The first question I was asked was if I could slow down my speech. The second time someone raised his hand, it was to suggest the group put duct tape over my mouth. Said individual suffers from Aspergers, so I decided to not take the comment offensively.

I tried explaining that boys’ brains are like waffles, where everything is compartmentalized and information drips down, while girls’ brains are like spaghetti, and everything gets tangled up. This is not my own theory. I might have insulted them by the repeated reminder that they are “simple.” I defended this theory by likening them to orangutans who sit on the couch, eat, fart, and grunt. The justification for this comes from having watched my brother sit on the couch, eat, fart, and grunt.

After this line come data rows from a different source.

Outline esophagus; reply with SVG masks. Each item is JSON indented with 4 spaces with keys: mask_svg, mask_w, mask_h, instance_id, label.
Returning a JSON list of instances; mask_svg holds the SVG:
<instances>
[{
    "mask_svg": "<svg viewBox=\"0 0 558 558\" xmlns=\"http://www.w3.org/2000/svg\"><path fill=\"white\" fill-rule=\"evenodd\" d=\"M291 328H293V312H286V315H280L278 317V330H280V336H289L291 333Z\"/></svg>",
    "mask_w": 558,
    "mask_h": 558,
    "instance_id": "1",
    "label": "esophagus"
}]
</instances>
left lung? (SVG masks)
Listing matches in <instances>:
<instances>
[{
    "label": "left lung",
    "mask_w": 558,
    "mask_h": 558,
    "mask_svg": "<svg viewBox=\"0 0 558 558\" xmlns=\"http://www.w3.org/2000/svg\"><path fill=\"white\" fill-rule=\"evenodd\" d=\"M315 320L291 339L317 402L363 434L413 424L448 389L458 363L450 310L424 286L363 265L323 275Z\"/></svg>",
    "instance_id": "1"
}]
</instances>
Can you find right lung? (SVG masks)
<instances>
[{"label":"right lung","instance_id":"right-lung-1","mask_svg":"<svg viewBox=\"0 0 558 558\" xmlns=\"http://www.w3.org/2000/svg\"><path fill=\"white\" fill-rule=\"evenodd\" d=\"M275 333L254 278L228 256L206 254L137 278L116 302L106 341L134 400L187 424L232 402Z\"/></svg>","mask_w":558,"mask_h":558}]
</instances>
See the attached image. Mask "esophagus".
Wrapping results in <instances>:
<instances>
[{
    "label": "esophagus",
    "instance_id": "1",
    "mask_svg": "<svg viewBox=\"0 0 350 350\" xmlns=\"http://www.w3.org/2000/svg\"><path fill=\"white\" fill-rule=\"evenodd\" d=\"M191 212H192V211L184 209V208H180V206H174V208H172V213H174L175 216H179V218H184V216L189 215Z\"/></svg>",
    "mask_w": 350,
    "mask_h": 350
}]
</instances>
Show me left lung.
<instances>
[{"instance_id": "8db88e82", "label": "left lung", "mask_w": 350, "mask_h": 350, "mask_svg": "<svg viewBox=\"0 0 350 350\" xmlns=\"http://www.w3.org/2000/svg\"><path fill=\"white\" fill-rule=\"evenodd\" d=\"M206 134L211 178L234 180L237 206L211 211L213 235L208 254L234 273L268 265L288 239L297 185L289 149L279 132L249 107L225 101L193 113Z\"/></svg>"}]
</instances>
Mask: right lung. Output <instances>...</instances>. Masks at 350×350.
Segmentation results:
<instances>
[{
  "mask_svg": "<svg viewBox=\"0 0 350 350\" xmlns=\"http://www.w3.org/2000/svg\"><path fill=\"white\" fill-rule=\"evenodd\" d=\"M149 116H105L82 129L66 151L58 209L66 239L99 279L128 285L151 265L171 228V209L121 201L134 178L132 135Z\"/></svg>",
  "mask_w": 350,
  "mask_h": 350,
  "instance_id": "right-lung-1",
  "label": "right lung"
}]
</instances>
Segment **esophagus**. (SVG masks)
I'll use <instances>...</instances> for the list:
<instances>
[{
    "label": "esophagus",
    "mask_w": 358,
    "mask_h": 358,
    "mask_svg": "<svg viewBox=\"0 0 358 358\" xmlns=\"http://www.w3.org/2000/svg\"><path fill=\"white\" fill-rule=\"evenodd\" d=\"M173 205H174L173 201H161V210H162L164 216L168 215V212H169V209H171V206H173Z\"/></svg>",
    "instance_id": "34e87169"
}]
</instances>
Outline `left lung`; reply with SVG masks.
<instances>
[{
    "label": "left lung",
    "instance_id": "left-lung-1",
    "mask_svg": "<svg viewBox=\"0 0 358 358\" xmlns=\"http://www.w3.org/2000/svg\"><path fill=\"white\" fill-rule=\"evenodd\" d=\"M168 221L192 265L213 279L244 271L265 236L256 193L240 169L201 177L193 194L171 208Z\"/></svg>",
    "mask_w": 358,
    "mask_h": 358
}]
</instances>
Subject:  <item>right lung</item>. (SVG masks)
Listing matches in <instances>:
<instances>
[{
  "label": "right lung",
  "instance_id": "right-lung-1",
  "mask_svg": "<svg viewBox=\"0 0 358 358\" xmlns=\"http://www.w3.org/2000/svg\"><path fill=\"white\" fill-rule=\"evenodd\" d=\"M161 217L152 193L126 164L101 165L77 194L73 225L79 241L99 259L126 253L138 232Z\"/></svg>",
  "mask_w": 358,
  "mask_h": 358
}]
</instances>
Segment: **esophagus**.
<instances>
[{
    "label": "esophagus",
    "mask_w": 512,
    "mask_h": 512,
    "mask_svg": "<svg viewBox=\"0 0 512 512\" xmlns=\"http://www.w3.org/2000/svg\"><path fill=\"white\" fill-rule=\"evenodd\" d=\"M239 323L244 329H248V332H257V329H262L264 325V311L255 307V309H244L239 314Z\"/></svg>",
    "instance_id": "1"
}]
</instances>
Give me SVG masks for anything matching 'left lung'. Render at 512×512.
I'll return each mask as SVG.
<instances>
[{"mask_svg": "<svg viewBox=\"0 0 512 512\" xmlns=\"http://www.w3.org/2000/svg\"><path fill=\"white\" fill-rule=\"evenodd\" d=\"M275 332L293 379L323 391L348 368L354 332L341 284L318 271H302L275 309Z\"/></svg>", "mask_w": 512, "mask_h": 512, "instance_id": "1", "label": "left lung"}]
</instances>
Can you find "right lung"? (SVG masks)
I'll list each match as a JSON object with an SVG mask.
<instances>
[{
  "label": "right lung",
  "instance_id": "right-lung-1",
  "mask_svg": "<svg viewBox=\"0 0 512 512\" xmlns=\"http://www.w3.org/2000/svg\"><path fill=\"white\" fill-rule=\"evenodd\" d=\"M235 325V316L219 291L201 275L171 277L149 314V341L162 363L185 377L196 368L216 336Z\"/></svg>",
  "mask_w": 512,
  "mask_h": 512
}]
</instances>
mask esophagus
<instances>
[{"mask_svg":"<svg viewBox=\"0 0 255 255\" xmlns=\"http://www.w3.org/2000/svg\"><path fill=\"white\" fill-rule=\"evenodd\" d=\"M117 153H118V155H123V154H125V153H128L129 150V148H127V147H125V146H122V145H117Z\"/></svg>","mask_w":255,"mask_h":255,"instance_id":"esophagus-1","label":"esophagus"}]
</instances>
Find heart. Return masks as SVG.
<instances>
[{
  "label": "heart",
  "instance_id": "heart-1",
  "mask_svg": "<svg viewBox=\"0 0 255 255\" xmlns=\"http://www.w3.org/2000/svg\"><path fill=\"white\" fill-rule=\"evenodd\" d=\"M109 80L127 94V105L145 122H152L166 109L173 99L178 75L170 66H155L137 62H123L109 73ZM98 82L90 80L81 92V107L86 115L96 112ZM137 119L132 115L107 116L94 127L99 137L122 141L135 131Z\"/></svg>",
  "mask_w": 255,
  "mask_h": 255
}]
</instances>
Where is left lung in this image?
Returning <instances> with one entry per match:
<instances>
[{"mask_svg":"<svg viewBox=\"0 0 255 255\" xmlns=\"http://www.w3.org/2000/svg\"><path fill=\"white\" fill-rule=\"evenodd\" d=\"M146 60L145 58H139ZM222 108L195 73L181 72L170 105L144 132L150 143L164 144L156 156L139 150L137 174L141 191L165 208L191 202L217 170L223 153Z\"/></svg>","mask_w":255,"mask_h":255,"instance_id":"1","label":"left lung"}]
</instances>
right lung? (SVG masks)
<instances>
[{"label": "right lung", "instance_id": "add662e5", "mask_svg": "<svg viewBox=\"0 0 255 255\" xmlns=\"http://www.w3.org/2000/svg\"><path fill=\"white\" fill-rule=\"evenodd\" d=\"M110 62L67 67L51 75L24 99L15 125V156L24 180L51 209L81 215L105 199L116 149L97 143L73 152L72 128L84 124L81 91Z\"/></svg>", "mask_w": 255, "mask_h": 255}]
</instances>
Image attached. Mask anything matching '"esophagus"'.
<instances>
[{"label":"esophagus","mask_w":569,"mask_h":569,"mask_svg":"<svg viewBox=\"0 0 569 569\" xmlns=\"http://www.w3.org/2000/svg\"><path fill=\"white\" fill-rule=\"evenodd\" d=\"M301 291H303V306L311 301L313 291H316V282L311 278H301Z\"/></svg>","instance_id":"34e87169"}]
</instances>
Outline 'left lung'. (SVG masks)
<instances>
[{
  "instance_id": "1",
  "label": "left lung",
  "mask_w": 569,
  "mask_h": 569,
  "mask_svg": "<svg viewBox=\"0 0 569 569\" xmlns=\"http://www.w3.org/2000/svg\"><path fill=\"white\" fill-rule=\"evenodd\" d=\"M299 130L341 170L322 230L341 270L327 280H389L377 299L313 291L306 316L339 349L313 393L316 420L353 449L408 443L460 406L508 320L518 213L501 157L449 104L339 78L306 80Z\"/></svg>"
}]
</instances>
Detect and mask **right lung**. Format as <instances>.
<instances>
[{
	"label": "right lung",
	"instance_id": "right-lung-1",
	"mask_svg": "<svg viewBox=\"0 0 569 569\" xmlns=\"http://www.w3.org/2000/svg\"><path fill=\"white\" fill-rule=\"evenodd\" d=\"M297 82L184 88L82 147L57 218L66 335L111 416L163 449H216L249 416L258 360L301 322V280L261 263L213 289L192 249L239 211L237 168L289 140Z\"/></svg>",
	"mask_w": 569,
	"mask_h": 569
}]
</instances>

We were asked to describe our ideal first date. We suggested that if they like a girl they do more than just text, “hey.” We volunteered that women are crazy and emotional and oftentimes we don’t even know what we want. We may have done more harm than good. We told them that if a girl says she is fine, it’s a lie. The real highlight of the evening came when we said women need their girlfriends, which I decided to sum up ever so nicely by stating, “Chick before dicks.” I work with teenagers in a church setting, ladies and gentlemen!

In a last-ditch effort to depart something meaningful, I told them that what they say does affect girls, and to realize that women are more than just their bodies. I then had the brilliant idea to ask them to raise their hand if they shower everyday. Some do, some don’t. One adorable freshman informed me that he had showered “yesterday.”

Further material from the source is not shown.